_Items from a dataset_
☆ ☆ ☆ ☆ ☆ ☆ ☆
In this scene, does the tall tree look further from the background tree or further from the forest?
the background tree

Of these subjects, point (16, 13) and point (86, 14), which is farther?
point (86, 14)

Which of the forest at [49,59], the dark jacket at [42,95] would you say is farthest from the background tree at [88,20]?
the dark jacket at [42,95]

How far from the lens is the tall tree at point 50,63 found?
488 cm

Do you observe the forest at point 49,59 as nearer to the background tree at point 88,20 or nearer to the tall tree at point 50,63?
☆ ☆ ☆ ☆ ☆ ☆ ☆
_What is being asked_
Reproduce verbatim everything from the line containing "How far from" down to the end of the material, including both of those ends.

_Written response_
How far from the lens is the tall tree at point 50,63 found?
488 cm

Do you observe the forest at point 49,59 as nearer to the background tree at point 88,20 or nearer to the tall tree at point 50,63?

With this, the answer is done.